Happy birthday house
Three years ago this week, we swapped London for Suffolk and moved to our new home in the country.
It’s hardly a sensible house, chosen more with our hearts than our heads, but we do love living here.
When we were thinking of leaving London, I spent hours on property websites, but this was the house we kept clicking back to.
It was more than we wanted to spend. It was further from a station than we wanted to live. We weren’t sure about schools, one of our main reasons for moving. The upkeep – oh goodness, it was not going to be low cost living. But we still pored over the photos and details. I showed the listing to one of my friends, who described it as a “tea caddy house”, because it looked like it should be scaled down into a tea tin.
(And as a side note – if you’re ever thinking of selling your house, remember the power of good photography!)
When we came house hunting in a bleak February half term, we decided to get it out of our system.
We arranged a viewing so we could confront the reality rather than staring at photos and floorplans, acknowledge it wasn’t the house for us, and move on to more sensible prospects.
It didn’t work.
After my husband and I finished the viewing, we walked out onto the pavement, turned to each other and laughed. We did see a few more houses, trying to be rational and sensible, but nothing matched up.
It’s a Georgian house, with a 1790 date stone on the back.

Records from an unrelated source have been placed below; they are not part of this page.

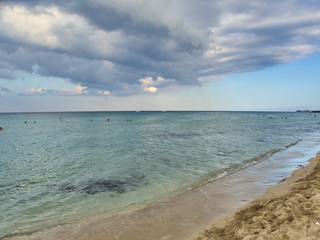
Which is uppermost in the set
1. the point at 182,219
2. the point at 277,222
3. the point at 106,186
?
the point at 277,222

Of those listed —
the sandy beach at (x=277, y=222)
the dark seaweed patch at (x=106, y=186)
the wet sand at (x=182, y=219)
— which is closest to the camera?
the sandy beach at (x=277, y=222)

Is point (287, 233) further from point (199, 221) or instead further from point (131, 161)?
point (131, 161)

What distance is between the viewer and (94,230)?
7.21m

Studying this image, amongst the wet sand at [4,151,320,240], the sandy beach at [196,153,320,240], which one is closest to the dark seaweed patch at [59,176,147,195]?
the wet sand at [4,151,320,240]

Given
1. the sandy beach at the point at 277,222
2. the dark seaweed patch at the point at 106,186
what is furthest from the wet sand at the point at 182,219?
the dark seaweed patch at the point at 106,186

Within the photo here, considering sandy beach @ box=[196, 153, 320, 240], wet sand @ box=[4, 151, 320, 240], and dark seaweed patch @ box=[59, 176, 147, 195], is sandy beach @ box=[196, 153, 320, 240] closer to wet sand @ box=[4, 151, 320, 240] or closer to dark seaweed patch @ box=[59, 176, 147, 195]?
wet sand @ box=[4, 151, 320, 240]

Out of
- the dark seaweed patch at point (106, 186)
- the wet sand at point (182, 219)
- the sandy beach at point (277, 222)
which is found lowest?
the dark seaweed patch at point (106, 186)

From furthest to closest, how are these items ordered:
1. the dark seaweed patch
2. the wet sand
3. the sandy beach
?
the dark seaweed patch < the wet sand < the sandy beach

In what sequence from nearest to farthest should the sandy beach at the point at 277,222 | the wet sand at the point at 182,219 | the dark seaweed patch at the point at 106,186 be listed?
the sandy beach at the point at 277,222
the wet sand at the point at 182,219
the dark seaweed patch at the point at 106,186

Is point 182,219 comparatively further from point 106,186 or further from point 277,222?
point 106,186

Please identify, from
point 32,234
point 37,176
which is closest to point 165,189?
point 32,234

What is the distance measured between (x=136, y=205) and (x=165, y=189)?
2455mm

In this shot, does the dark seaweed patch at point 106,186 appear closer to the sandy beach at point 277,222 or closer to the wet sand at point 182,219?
the wet sand at point 182,219

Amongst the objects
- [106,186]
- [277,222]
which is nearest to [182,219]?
[277,222]
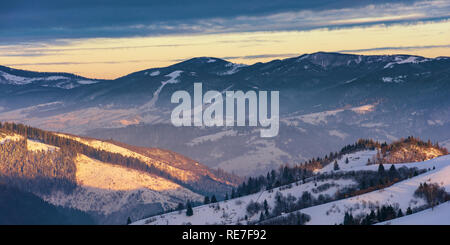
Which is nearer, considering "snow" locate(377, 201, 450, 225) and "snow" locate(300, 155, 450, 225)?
"snow" locate(377, 201, 450, 225)

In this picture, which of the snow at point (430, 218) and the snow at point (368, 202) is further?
the snow at point (368, 202)

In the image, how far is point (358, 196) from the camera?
198250mm

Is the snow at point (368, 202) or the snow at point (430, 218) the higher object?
the snow at point (430, 218)

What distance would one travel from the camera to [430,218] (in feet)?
427

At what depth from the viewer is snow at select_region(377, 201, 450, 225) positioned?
405ft

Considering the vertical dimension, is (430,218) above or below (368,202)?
above

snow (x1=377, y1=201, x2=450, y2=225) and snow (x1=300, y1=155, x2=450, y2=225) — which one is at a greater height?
snow (x1=377, y1=201, x2=450, y2=225)

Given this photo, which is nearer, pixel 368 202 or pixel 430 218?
pixel 430 218

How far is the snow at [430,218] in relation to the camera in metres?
123
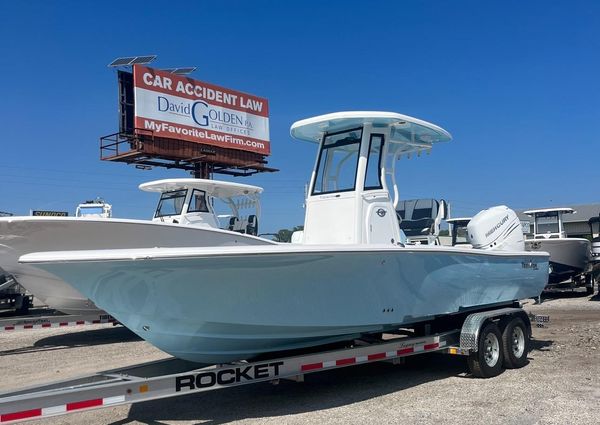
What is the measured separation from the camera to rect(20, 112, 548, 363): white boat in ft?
14.6

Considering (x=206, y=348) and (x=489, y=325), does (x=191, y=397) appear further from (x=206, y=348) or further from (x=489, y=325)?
(x=489, y=325)

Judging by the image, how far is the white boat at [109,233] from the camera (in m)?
7.79

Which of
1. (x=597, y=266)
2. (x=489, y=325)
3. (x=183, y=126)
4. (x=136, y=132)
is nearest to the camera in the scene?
(x=489, y=325)

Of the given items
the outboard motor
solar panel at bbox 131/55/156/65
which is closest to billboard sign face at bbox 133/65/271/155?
solar panel at bbox 131/55/156/65

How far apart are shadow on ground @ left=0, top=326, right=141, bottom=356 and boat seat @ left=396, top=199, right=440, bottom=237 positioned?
5.65 m

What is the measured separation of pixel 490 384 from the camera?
20.9ft

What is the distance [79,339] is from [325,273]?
7244 millimetres

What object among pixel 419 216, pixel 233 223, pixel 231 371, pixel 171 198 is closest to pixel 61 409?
pixel 231 371

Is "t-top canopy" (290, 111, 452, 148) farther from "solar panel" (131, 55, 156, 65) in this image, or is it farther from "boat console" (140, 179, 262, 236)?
"solar panel" (131, 55, 156, 65)

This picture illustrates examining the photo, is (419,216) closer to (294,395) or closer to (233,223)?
(294,395)

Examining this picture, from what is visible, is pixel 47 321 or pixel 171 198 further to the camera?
pixel 171 198

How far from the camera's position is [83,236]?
791cm

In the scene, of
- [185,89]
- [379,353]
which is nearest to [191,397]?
[379,353]

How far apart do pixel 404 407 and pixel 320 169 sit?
2996 mm
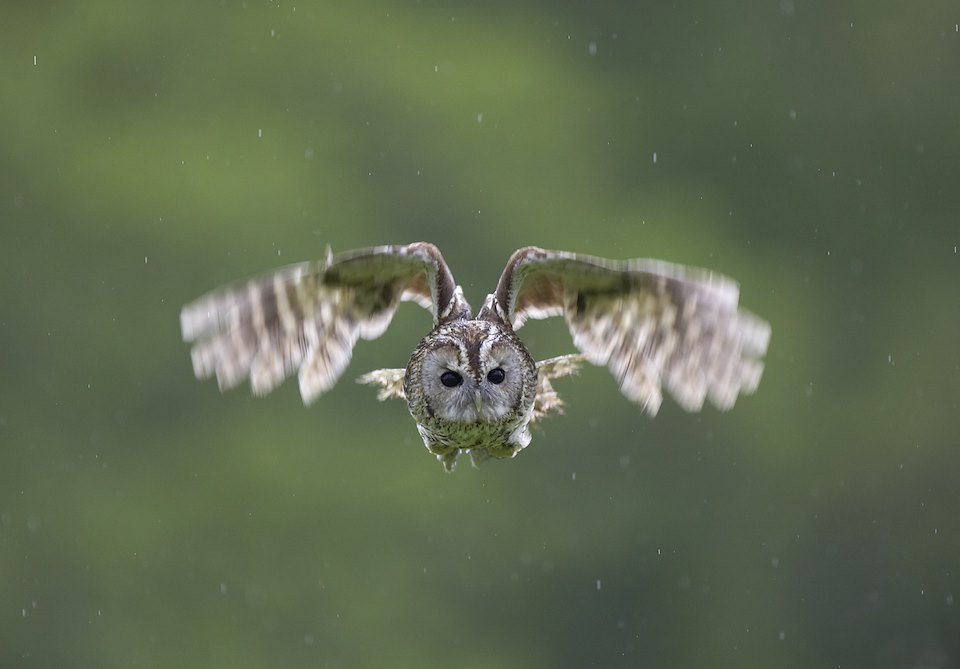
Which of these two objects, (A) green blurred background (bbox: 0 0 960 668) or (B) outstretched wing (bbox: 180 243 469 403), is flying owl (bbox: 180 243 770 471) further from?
(A) green blurred background (bbox: 0 0 960 668)

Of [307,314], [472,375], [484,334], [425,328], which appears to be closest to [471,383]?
[472,375]

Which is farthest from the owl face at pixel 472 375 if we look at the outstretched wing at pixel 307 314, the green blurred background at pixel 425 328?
the green blurred background at pixel 425 328

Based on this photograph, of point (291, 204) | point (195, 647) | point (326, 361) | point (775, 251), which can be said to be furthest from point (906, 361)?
point (326, 361)

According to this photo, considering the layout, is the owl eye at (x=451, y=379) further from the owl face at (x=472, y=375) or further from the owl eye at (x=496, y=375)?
the owl eye at (x=496, y=375)

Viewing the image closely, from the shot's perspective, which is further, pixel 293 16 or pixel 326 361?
pixel 293 16

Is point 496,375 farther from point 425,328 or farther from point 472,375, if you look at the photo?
point 425,328

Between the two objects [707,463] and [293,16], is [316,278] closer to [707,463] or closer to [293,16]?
[707,463]
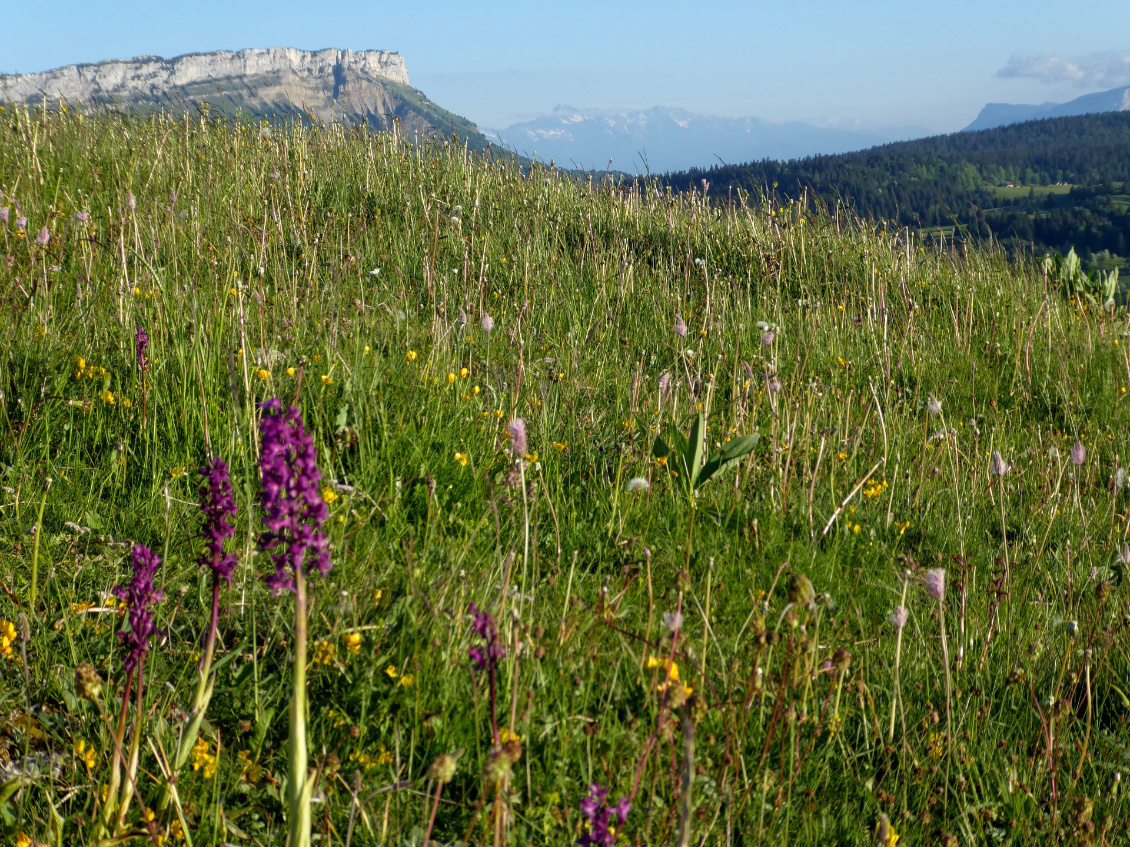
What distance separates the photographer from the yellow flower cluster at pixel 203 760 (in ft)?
4.33

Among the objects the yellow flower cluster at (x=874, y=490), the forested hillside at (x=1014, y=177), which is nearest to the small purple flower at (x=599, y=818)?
the yellow flower cluster at (x=874, y=490)

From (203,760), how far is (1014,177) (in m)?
132

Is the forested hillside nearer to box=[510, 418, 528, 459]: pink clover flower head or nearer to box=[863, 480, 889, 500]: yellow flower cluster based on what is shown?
box=[863, 480, 889, 500]: yellow flower cluster

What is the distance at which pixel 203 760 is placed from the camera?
1.34 meters

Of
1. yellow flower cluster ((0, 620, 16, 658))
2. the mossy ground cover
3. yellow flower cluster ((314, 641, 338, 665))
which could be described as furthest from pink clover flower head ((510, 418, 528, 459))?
yellow flower cluster ((0, 620, 16, 658))

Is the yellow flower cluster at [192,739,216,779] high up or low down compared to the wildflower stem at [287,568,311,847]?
down

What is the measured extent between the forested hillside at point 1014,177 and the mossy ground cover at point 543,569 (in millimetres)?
41848

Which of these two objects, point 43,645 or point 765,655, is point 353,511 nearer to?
point 43,645

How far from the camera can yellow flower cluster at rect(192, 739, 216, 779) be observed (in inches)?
51.9

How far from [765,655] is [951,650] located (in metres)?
0.57

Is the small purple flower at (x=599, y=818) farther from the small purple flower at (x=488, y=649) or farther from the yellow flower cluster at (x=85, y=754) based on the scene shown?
the yellow flower cluster at (x=85, y=754)

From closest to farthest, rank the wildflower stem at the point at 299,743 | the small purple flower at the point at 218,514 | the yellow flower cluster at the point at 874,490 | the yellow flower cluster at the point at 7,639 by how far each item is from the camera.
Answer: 1. the wildflower stem at the point at 299,743
2. the small purple flower at the point at 218,514
3. the yellow flower cluster at the point at 7,639
4. the yellow flower cluster at the point at 874,490

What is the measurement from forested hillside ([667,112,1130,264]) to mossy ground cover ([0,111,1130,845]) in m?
41.8

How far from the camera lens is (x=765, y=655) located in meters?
1.76
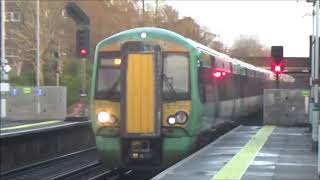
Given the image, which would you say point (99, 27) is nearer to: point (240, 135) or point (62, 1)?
point (62, 1)

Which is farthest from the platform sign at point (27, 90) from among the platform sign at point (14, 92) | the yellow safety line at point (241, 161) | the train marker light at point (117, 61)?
the train marker light at point (117, 61)

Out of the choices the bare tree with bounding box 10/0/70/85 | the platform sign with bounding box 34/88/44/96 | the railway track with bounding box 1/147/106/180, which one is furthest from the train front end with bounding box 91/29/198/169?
the bare tree with bounding box 10/0/70/85

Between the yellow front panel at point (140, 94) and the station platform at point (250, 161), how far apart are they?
1188mm

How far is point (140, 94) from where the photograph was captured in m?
13.8

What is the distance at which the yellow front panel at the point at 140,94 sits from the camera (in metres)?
13.7

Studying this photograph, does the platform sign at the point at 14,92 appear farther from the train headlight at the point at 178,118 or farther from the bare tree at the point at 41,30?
the bare tree at the point at 41,30

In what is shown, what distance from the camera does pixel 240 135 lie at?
1884cm

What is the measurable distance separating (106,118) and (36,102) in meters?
20.6

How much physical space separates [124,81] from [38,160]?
775cm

One of the strangest things is that it’s only one room thick. Think of a dolls house, and you’re pretty much there, just with a kitchen stuck on one side and a sitting room on the other at ground floor level. Most rooms have windows on two sides, so in summer light streams in as the sun moves round the house. We’re on a hill, with a street in front but views out back over the fields. In winter, the wind howls and the sash windows rattle as you add extra jumpers.
After the rollercoaster ride of selling our old house and buying a new one, we moved in early June. The sun shone, the roses smelled glorious and the house disappeared under a mountain of moving boxes.
I’ve been thinking of writing more posts about the process – finding a new house, the practicalities of buying and selling, realities of living in a listed building, challenges of moving to the country, managing money for a big move – so do let me know if you might be interested.
Three years on, there are boxes we still haven’t unpacked. We’ve only just redecorated the damp patch in the dining room – thankfully damp no longer. The bedroom carpet, stripped out on day one, still needs replacing.
But after the whirl of switching jobs, schools and surroundings, we’re finally more settled. Here’s to many years ahead in Hadleigh!
Previous posts:
A year since we moved to Suffolk
Repairing the house for the winter
I’m so happy that you are settled in Suffolk, after 62 years here it’s not a bad place to live is it?
Author
Thanks Sue, we really are enjoying life in Suffolk. Reading about your recent move brought it all back – so exciting about your new garden.
I am sooo looking forward to buying a house and I spend the majority of my life on right move haha your house is gorgeous though
Rightmove can get really addictive, can’t it? Good luck with your spending diary, will hopefully get you closer to your own dream house.
What an absolutely beautiful house.
Eloise
Author
Thank you Eloise, we do love living here.
It doesn’t matter the location and type of house. What’s matter is that you finally found a house where you call a home.
Finding a house you can call home is definitely amazing. But I still think location and type of house matter, if you want to enjoy living somewhere, and be able to afford it too. A lot of factors to balance when buying somewhere to live!
Wow, you got a beautiful house there. And yes I really want you to go ahead and write about finding a new house, the practicalities of buying and selling, realities of living in a listed building, challenges of moving to the country, managing money for a big move. You should cover up all the topics and if you do so then I’ll be your loyal reader.
Author
Hi Melissa – thanks a lot for the encouragement to write other posts about moving, I’ll have to get cracking!
Thanks for sharing this so interesting post! I really want to be thankful for the way you have put it here.